All you speculators out there, a Cambridge, MA, academic has news for you.
(March 13, 2013) -- Commodity investors may have dramatically underestimated the length of cycles that commodity prices experience, a paper by a leading academic has claimed.
In a paper entitled "From Boom to Bust: A Typology of Real Commodity Prices in the Long Run," David S Jacks looks into the cycles the asset class have undergone in the past 160 years.
He found that the real value of 30 commodities studied - which represented $7.89 trillion in production in 2011 - had, by the end of 2011, rapidly increased since 1900.
"Real commodity prices have collectively been on the rise-albeit sometimes quite modestly-from at least 1950 across all weighting schemes," Jacks said. "This suggests that much of the conventional wisdom on long-run trends in real commodity prices may be unduly "pessimistic" about their prospects for future appreciation or unduly swayed by events either in the very distant or very recent past."
Jacks found evidence of "commodity price super-cycles", which entailed decades-long positive deviations, which were usually longer than the medium-term view held by many investors.

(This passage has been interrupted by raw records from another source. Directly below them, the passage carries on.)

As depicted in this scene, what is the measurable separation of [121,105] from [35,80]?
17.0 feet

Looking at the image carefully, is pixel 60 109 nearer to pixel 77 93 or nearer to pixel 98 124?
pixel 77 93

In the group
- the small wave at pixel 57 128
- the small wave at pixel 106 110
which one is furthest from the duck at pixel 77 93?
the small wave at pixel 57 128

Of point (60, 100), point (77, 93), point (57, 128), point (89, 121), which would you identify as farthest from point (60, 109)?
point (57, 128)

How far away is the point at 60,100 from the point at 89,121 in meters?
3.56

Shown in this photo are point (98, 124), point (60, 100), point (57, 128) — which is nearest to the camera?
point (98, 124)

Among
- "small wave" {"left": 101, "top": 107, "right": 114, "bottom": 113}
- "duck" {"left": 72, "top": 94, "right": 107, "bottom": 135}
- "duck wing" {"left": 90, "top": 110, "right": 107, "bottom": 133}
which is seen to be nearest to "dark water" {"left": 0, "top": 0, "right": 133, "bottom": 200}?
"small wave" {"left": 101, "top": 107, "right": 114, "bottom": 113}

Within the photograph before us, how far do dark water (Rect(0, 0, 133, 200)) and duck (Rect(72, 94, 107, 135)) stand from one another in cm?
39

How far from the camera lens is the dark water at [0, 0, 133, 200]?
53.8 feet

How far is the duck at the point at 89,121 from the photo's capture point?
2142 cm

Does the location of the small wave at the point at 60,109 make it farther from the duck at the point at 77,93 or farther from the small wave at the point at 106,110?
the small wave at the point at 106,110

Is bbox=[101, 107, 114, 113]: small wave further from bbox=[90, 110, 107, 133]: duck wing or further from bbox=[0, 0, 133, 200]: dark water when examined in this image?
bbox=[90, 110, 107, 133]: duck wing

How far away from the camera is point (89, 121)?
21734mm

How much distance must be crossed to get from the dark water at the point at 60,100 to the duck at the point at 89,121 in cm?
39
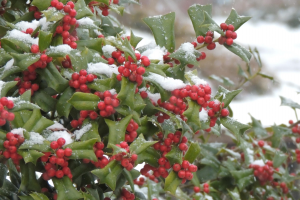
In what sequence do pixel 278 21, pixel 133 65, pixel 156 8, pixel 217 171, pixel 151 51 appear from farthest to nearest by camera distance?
pixel 278 21, pixel 156 8, pixel 217 171, pixel 151 51, pixel 133 65

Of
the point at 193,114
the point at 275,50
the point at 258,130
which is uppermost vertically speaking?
the point at 193,114

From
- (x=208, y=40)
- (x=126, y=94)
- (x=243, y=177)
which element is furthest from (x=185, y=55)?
(x=243, y=177)

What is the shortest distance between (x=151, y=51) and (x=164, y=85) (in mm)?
119

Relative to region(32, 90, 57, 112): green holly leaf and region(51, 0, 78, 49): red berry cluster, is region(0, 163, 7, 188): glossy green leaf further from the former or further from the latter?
region(51, 0, 78, 49): red berry cluster

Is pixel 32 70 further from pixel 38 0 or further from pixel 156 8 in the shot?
pixel 156 8

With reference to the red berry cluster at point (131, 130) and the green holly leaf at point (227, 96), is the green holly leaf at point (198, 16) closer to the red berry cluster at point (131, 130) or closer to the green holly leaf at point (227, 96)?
the green holly leaf at point (227, 96)

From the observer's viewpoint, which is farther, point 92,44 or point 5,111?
point 92,44

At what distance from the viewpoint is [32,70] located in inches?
26.0

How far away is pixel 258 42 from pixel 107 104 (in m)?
3.18

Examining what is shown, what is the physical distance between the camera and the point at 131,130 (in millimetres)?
648

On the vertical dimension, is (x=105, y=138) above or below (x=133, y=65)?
below

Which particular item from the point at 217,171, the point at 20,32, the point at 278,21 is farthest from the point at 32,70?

He found that half of the 30 commodities studied were in the midst of one of these super-cycles evidencing above trend real prices starting from 1994-1999.
He said these super-cycles were punctuated by booms and busts, which are "historically pervasive and becoming more exacerbated over time".
There was a warning for commodity investors, too: "The common origin of these commodity price super-cycles in the late 1990s underlines an important theme of this paper: namely that much of the recent appreciation of real commodity prices simply represents a recovery from their multi-year-and in some instances, multi-decade-nadir around the year 2000. At the same time, the accumulated historical evidence on super-cycles suggests that the current super-cycles are likely at their peak and, thus, nearing the beginning of the end of above-trend real commodity prices in the affected categories."
Jacks concluded that commodity prices exhibited little trend currently, but the small element of trend shown by the asset class was in a downwards direction. He added that commodity markets are likely set to experience more volatility, which would affect the growth prospects of nations.